Parse expression with binary and unary operators, reserved words, and without parentheses


I'm trying to parse expressions made of the binary operator +, the unary operator not and identifiers that can be any alphabetical string that isn't not

from pyparsing import (
    CaselessKeyword,
    Combine,
    Word,
    alphas,
    opAssoc,
    infixNotation,
)

identifier = Combine(~CaselessKeyword('not') + Word(alphas))
expression = infixNotation(identifier, [
  ('+', 2, opAssoc.LEFT),
  (CaselessKeyword('not'), 1, opAssoc.RIGHT),
]

Running

expression.parseString('a + (not b)')

gives what I expect

[['a', '+', ['not', 'b']]]

However, without the parentheses

expression.parseString('a + not b')

I only get the first token:

['a']

How can I define the language to work as I would like without the parentheses?
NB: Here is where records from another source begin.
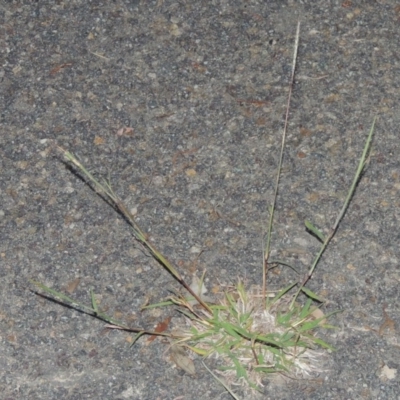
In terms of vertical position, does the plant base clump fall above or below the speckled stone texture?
below

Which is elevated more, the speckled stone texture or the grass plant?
the speckled stone texture

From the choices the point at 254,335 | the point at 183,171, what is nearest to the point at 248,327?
the point at 254,335

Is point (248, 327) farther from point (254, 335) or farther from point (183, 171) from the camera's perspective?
point (183, 171)

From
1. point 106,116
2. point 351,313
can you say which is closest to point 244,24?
point 106,116

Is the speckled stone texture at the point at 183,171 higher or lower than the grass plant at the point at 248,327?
higher

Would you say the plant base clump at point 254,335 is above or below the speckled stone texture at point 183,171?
below
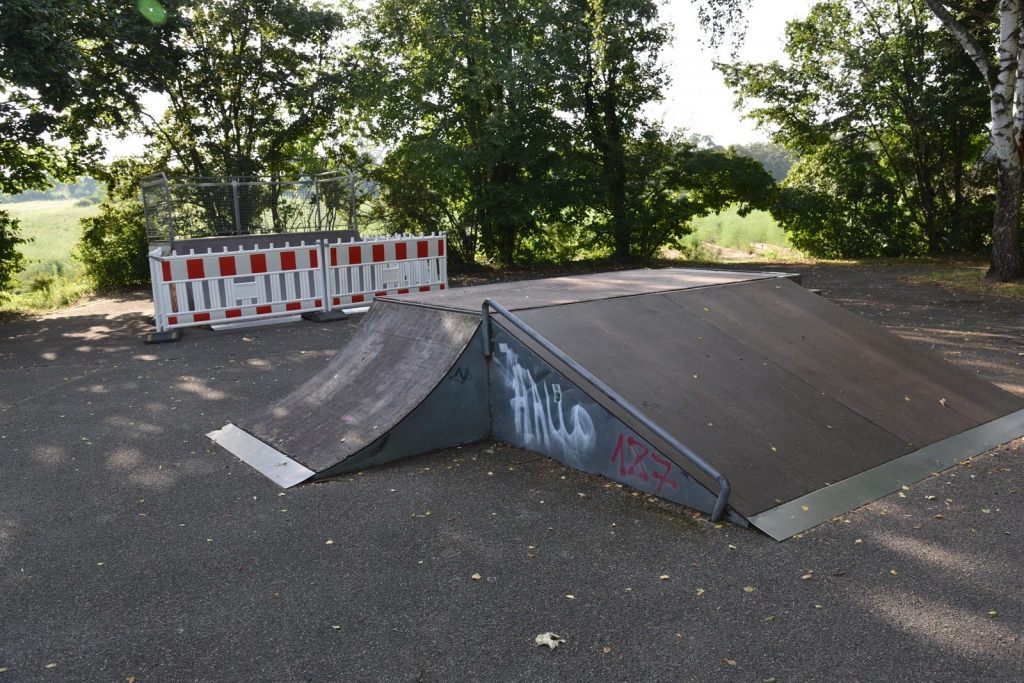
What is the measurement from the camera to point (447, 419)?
539 centimetres

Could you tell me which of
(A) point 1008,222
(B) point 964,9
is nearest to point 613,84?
(B) point 964,9

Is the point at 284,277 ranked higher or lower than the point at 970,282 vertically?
higher

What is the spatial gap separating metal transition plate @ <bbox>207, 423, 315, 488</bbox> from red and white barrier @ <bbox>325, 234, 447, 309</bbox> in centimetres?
553

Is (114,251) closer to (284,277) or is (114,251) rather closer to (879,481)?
(284,277)

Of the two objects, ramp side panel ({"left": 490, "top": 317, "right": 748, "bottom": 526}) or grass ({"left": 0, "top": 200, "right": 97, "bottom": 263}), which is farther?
grass ({"left": 0, "top": 200, "right": 97, "bottom": 263})

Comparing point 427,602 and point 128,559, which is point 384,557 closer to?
point 427,602

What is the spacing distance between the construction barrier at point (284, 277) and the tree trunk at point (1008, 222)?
34.3 feet

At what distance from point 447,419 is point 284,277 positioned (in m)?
6.54

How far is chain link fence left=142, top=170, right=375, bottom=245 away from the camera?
13812 millimetres

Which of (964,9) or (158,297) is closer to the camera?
(158,297)

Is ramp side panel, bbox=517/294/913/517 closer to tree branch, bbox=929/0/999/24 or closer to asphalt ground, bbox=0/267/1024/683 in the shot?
asphalt ground, bbox=0/267/1024/683

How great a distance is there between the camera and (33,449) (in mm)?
5609

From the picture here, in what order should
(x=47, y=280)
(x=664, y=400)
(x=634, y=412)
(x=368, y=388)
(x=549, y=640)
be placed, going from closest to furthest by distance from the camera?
(x=549, y=640), (x=634, y=412), (x=664, y=400), (x=368, y=388), (x=47, y=280)

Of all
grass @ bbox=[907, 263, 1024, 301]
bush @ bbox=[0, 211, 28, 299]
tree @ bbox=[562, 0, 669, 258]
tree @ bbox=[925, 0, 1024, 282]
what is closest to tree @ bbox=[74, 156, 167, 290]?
bush @ bbox=[0, 211, 28, 299]
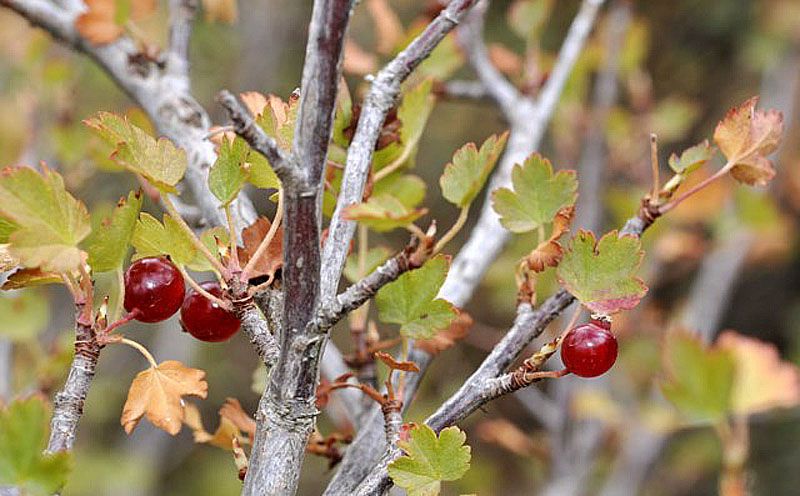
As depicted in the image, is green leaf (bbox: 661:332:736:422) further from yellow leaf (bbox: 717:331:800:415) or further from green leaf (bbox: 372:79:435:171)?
green leaf (bbox: 372:79:435:171)

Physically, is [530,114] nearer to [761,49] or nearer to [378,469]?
[378,469]

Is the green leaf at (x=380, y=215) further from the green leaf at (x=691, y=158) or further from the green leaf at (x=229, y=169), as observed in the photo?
the green leaf at (x=691, y=158)

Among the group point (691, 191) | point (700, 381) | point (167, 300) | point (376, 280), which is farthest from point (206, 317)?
point (700, 381)

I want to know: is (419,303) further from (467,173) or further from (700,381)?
(700,381)

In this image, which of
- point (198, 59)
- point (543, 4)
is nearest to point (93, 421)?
point (198, 59)

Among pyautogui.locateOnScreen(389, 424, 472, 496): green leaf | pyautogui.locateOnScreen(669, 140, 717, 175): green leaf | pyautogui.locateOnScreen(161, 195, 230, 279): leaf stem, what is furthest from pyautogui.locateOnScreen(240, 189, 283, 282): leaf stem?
pyautogui.locateOnScreen(669, 140, 717, 175): green leaf

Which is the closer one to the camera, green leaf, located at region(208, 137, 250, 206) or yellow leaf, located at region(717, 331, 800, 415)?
green leaf, located at region(208, 137, 250, 206)
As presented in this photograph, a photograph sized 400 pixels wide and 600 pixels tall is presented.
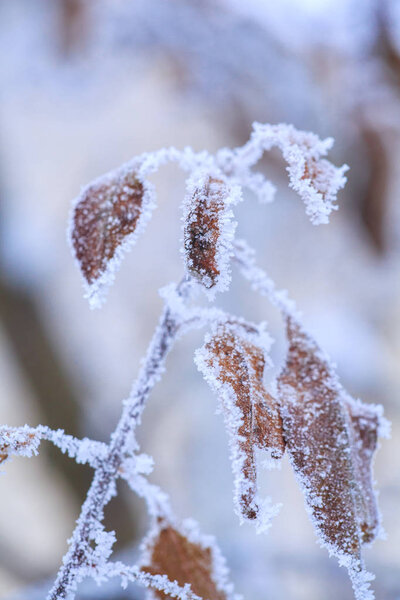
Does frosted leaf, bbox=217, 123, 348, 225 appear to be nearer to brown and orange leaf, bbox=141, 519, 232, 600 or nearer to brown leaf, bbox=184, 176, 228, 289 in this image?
brown leaf, bbox=184, 176, 228, 289

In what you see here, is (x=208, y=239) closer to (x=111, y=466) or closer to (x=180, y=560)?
(x=111, y=466)

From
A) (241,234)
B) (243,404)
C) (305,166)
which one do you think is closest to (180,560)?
(243,404)

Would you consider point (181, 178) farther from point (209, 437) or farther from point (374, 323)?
point (209, 437)

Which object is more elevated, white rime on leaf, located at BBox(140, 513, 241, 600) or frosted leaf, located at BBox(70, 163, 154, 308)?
frosted leaf, located at BBox(70, 163, 154, 308)

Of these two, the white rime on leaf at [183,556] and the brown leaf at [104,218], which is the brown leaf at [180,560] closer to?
the white rime on leaf at [183,556]

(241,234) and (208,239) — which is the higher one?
(241,234)

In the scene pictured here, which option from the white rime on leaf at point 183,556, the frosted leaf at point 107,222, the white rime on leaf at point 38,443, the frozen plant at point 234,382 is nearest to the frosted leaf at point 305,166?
the frozen plant at point 234,382

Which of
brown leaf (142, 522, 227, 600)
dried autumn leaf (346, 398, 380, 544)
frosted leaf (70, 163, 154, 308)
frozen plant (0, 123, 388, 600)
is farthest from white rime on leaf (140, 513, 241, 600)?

(In the real case there are more operators and reserved words: this is a step towards parsing the S3 Select language)


Solution

  • In S3 NOT is higher that AND:

    Operator Precedence The following table shows the operators' precedence in decreasing order.

    (from S3 amazon site).

    In that table NOT is above AND.

    So your code should be:

    identifier = Combine(~CaselessKeyword('not') + Word(alphas))
    expression = infixNotation(identifier, [
        (CaselessKeyword('not'), 1, opAssoc.RIGHT),
        ('+', 2, opAssoc.LEFT),
    ])
    

    BTW - If "NOT is listed as a lower than the binary +", than a + not b is not valid expression. + needs two operators: one is a, but not b is not valid operand.

    BTW2 (from comments): Please don't mix + which is an arithmetic operator and NOT which is a logic operator in the same expression. 1 + not 2 is not a valid expression. Every language decide how to parse that's kinds of strange expressions.